Time since diagnosis, on the other hand, has been found consistently to be related to social adjustment, with the longer the time since diagnosis, the worse the outcome. In Mabbott and colleagues’ [20] retrospective study, CBCL social adjustment was found to have significantly decreased over a median follow-up period of 4.17 years from diagnosis. In Kullgren and colleagues’ [37] longitudinal study, low CBCL social adjustment was found at 1 to 2 years post-diagnosis and these scores were predictive of lower CBCL social adjustment scores 3 to 4 years later. For self-reported social adjustment, no significant differences were found between survivors and population norms when time since diagnosis was 3.66 years [19]. Significantly worse outcomes, however, were found when time since diagnosis was 7.7 and 11 years [27, 28] providing further evidence that longer time since diagnosis may account for decrements in social adjustment over time.

Child factors

Few studies have evaluated the effect of gender or age at study on social competence, and among these no significant relationships have been found [18, 22, 30]. Lower body mass index (BMI), suggestive of underweight, was found to be related to poorer parent-reported social competence [40]. In the same study, examining the interrelationships among child variables (BMI, self-perception, IQ, and social competence), lower BMI was similarly related to self-perceptions of close friendships in the presence of lower IQ. These findings warrant further investigation to better understand the relationship of child characteristics and their interactions, and the social competence of these survivors.

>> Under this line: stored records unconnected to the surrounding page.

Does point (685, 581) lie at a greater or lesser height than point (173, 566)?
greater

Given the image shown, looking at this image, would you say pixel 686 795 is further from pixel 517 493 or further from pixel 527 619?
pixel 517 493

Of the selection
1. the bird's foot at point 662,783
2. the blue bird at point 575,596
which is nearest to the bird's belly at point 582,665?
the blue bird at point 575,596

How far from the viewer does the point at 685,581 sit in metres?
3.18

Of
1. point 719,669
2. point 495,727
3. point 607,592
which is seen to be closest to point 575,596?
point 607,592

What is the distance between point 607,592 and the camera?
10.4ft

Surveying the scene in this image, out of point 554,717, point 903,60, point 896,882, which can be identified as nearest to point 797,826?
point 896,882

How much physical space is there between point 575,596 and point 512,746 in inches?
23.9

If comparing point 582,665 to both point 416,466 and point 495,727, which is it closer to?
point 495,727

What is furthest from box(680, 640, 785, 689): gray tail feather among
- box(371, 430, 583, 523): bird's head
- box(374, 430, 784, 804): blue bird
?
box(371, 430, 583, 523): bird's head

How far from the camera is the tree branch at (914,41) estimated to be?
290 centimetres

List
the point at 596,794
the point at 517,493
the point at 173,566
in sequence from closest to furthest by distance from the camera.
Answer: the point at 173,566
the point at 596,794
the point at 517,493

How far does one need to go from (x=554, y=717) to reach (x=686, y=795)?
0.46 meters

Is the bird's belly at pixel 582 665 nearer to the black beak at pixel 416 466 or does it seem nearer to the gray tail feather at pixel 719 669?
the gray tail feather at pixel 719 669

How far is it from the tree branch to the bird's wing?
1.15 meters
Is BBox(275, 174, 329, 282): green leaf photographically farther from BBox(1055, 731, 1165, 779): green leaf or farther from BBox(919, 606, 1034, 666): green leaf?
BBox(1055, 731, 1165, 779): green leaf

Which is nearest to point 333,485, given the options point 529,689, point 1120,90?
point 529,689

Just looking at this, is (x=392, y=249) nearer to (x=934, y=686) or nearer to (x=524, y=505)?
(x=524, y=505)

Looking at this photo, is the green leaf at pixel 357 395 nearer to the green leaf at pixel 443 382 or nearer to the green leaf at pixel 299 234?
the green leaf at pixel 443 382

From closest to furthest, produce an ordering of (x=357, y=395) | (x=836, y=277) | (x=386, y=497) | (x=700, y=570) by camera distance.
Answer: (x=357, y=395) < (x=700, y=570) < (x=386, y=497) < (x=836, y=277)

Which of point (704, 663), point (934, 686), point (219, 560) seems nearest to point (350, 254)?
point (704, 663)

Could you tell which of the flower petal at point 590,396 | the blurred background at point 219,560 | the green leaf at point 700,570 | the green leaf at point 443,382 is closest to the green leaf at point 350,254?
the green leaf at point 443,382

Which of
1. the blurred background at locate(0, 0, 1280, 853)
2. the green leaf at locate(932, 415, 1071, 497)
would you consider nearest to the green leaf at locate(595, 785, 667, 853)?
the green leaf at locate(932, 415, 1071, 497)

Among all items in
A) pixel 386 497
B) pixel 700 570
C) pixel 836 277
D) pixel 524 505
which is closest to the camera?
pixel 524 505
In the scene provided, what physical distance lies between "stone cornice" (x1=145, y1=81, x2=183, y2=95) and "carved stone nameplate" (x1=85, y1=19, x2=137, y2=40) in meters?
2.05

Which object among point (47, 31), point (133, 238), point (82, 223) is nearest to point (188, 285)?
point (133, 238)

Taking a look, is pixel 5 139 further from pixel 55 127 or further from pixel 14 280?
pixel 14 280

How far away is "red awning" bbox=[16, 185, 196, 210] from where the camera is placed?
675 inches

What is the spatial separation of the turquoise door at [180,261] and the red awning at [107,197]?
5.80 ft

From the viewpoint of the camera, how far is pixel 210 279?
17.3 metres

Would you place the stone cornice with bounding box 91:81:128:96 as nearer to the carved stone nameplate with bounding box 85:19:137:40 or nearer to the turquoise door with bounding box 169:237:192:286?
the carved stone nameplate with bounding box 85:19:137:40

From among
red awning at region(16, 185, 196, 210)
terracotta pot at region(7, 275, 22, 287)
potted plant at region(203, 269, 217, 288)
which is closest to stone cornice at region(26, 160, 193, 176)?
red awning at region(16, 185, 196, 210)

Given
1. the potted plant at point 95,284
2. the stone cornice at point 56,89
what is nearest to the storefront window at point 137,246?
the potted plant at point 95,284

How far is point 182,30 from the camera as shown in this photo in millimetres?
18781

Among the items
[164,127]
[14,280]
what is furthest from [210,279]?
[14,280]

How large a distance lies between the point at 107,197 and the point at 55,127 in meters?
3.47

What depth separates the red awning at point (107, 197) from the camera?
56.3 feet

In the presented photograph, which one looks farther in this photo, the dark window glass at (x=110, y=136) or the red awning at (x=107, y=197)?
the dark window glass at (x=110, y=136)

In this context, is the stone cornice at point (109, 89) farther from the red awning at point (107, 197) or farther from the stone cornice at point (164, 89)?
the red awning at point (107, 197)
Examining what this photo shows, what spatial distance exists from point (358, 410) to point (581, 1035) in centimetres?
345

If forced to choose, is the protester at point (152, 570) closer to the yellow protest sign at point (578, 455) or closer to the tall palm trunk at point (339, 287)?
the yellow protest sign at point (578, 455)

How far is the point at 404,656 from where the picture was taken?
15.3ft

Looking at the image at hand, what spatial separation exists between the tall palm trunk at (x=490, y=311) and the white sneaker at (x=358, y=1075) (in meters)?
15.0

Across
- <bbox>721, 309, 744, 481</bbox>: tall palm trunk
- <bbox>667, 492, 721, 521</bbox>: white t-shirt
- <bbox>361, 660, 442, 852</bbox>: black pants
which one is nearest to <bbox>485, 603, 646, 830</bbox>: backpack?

With respect to the neurocognitive functioning of survivors, some associations with social competence have been found. Lower overall intellectual capabilities [18, 38] and lower nonverbal intelligence [19] were associated with decreased social adjustment. Conflicting reports exist with respect to verbal intelligence, however. Holmquist and Scott [38] found lower verbal memory and verbal fluency was associated with decreased social adjustment whereas, Carey and colleagues [19] found no relationship between verbal intelligence and social adjustment. Finally, Foley et al. [21] found survivor’s enrollment in special education was related to mother’s but not father’s reports of decreased social adjustment.

Environmental factors

Kullgren et al. [37] found socio-economic status (SES) to be related to social competence outcomes, although it did not contribute significantly to the variance of social competency when other variables were considered. Except for the examination of SES, there are no studies in the current review that considered the effect of family functioning on social competency outcomes.

Intervention efforts

Three studies have examined the effect of social competence interventions among children with brain tumors [4143], though randomized control studies have yet to be conducted. DieTrill [41] and colleagues developed a social skills intervention completed by eight boys over 16 sessions. Improvements in social adjustment were reported based on satisfaction questionnaires administered to the families upon completion of the group. Without a baseline assessment, an absence of standardized questionnaires, and a sample of only eight boys, however, little can be derived from these results.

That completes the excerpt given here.